ATLANTA, Nov. 14, 2024 /PRNewswire/ -- UCB, a global biopharmaceutical company, today announced the presentation of new two-year data confirming a sustained clinical response for the IL-17A and IL-17F inhibitor BIMZELX® (bimekizumab-bkzx), in adults with active psoriatic arthritis (PsA) and those with active non-radiographic axial spondyloarthritis with objective signs of inflammation (nr-axSpA) and active ankylosing spondylitis (AS). These results are the latest from the Phase 3 studies BE OPTIMAL (PsA), BE COMPLETE (PsA), and their open-label extension BE VITAL, as well as BE MOBILE 1 (nr-axSpA), BE MOBILE 2 (AS), and their open-label extension BE MOVING.1,2,3
Additionally, new one-year data demonstrated significant reduction in inflammation and structural lesions in nr-axSpA and AS, as assessed by magnetic resonance imaging (MRI), while two-year data confirmed minimal spinal radiographic progression in nr-axSpA and AS.4,5 These findings will be highlighted in oral presentations at the American College of Rheumatology (ACR) Convergence 2024, in Washington D.C., November 14–19.4,5
BIMZELX received FDA approval for PsA, nr-axSpA, and AS indications in September this year. The research presented at ACR demonstrates the long-term efficacy of BIMZELX, building on the breadth and depth of available data and reinforcing UCB's continued commitment to people living with rheumatic diseases.6,7,8,9
"A major challenge for practicing rheumatologists is that existing treatments may lose efficacy over time, leaving patients vulnerable to debilitating symptoms. The new results presented at ACR Convergence 2024 show that bimekizumab-bkzx met stringent clinical endpoints, with high levels of efficacy across multiple domains of axial spondyloarthritis and psoriatic arthritis, and were sustained for two years, demonstrating bimekizumab-bkzx's ability to remain effective over the long term," said Dr Fabian Proft, Department of Gastroenterology, Infectiology and Rheumatology, Charité Universitätsmedizin Berlin, Germany.
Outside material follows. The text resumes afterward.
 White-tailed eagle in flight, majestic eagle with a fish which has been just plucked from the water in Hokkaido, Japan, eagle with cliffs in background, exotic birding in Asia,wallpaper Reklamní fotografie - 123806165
"These new two-year data, revealing high levels of response, offer exciting insights into bimekizumab-bkzx's sustained efficacy in non-radiographic axial spondyloarthritis, ankylosing spondylitis, and psoriatic arthritis," said Fiona du Monceau, Head of Patient Evidence, UCB. "The results reinforce the potential of bimekizumab-bkzx as an effective approach to targeting key inflammatory pathways involved in PsA, nr-axSpA, and AS through dual inhibition of IL-17A and IL-17F, reflecting our ambition to provide differentiated treatments for people living with chronic inflammatory diseases."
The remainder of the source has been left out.